Directions for this task: Retype the press release below about cash holdings and investment shortfalls in Indonesia word for word, in full.

Document excerpt:
** start **
Cash the culprit in Indonesia as investment returns fall 6.6% short of cost growth of financial goals

Press Release | June 4, 2015

Investors losing ground each year as savings grow more slowly than costs due to inefficient asset allocation – excessive cash holdings emerge as the key culprit.

Jakarta – For every step forward the average investor in Asia takes towards meeting their main financial goals, many fall half a step back owing to the rising costs of those goals, according to a new report by Manulife Asset Management. Indonesia is no exception, with local investors facing a potential investment returns shortfall of 6.6% a year versus the annual growth in the cost of their goals. That looks manageable as a percentage, but it is the largest potential shortfall in Asia and represents a significant sum when compounded over 10 or 20 years.

The report, entitled One step forward, half a step back: Meeting financial goals in Asia, is the sixth in Manulife Asset Management’s Aging Asia series. It analyses the five most cited financial goals on a pan-Asia basis – retirement, paying for children’s higher education, meeting current living expenses, purchasing a primary residence and saving for a rainy day (which includes unexpected healthcare costs) – and the saving and investment strategies that investors are employing to meet these goals. 

Michael Dommermuth, Executive Vice President, Head of Wealth & Asset Management, Manulife Asset Management, said: “in Indonesia, we highlighted the goals of saving for children’s higher education and retirement. We found that the country has a potentially golden opportunity to significantly boost its economic growth potential by educating its relatively young population to contribute to and benefit from its relatively rapidly growing economy. At the same time, we found that generally low levels of formal financial system participation are limiting the opportunities for individuals to take advantage of capital markets as a way to build their savings pots for retirement and to help meet other key financial goals.”
** end **
Stored data:
** start **
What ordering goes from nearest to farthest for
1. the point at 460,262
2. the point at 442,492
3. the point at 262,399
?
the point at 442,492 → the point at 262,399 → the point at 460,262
** end **
Solution to the exercise:
Cash the culprit in Indonesia as investment returns fall 6.6% short of cost growth of financial goals

Press Release | June 4, 2015

Investors losing ground each year as savings grow more slowly than costs due to inefficient asset allocation – excessive cash holdings emerge as the key culprit.

Jakarta – For every step forward the average investor in Asia takes towards meeting their main financial goals, many fall half a step back owing to the rising costs of those goals, according to a new report by Manulife Asset Management. Indonesia is no exception, with local investors facing a potential investment returns shortfall of 6.6% a year versus the annual growth in the cost of their goals. That looks manageable as a percentage, but it is the largest potential shortfall in Asia and represents a significant sum when compounded over 10 or 20 years.

The report, entitled One step forward, half a step back: Meeting financial goals in Asia, is the sixth in Manulife Asset Management’s Aging Asia series. It analyses the five most cited financial goals on a pan-Asia basis – retirement, paying for children’s higher education, meeting current living expenses, purchasing a primary residence and saving for a rainy day (which includes unexpected healthcare costs) – and the saving and investment strategies that investors are employing to meet these goals. 

Michael Dommermuth, Executive Vice President, Head of Wealth & Asset Management, Manulife Asset Management, said: “in Indonesia, we highlighted the goals of saving for children’s higher education and retirement. We found that the country has a potentially golden opportunity to significantly boost its economic growth potential by educating its relatively young population to contribute to and benefit from its relatively rapidly growing economy. At the same time, we found that generally low levels of formal financial system participation are limiting the opportunities for individuals to take advantage of capital markets as a way to build their savings pots for retirement and to help meet other key financial goals.”